What you are asked to do
Would you please output all the records exactly as given? Pictures should not appear in the copy.

*** Dataset extract ***

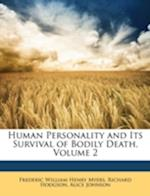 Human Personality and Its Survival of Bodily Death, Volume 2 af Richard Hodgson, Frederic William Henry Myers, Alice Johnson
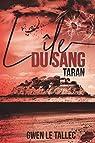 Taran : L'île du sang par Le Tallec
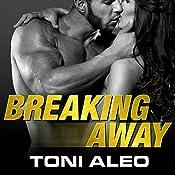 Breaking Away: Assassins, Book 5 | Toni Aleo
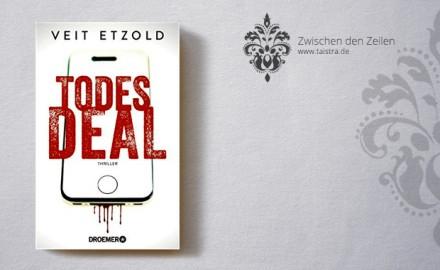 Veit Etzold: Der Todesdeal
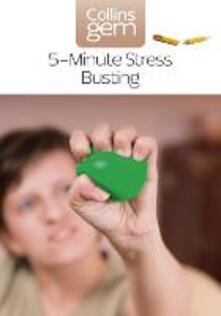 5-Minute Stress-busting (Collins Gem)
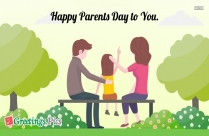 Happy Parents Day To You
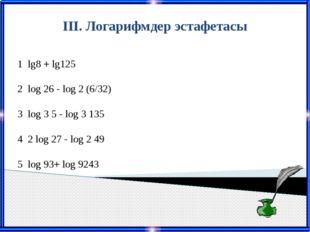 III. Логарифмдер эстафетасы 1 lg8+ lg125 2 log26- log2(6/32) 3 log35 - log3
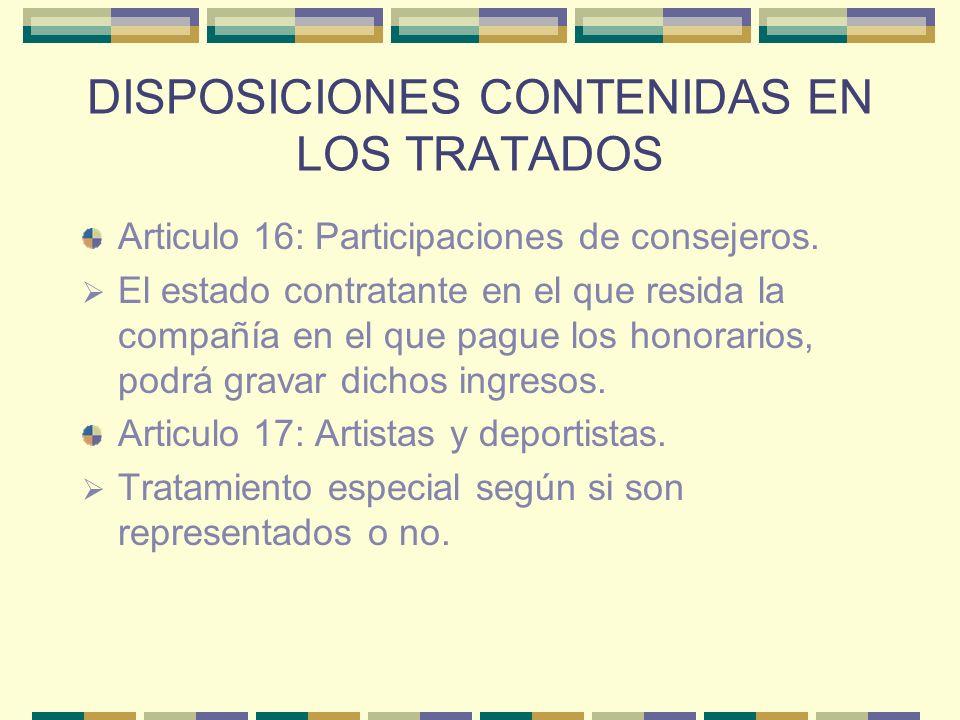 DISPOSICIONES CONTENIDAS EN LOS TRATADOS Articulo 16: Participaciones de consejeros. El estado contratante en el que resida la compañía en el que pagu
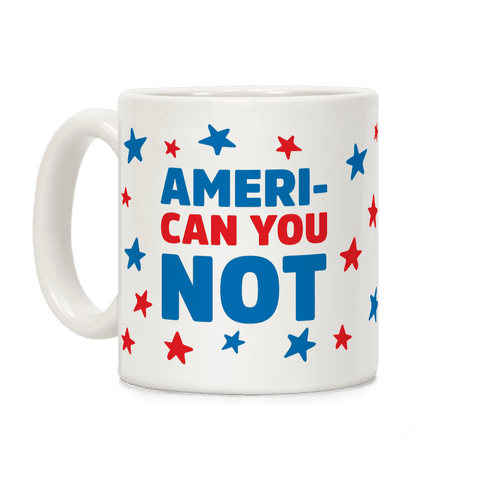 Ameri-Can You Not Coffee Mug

*** End of Dataset extract ***

Solution to the problem
 Human Personality and Its Survival of Bodily Death, Volume 2 af Richard Hodgson, Frederic William Henry Myers, Alice Johnson
 Taran : L'île du sang par Le Tallec
 Breaking Away: Assassins, Book 5 | Toni Aleo
 Veit Etzold: Der Todesdeal
 5-Minute Stress-busting (Collins Gem)
 Happy Parents Day To You
 III. Логарифмдер эстафетасы 1 lg8+ lg125 2 log26- log2(6/32) 3 log35 - log3
 DISPOSICIONES CONTENIDAS EN LOS TRATADOS Articulo 16: Participaciones de consejeros. El estado contratante en el que resida la compañía en el que pagu
 Ameri-Can You Not Coffee Mug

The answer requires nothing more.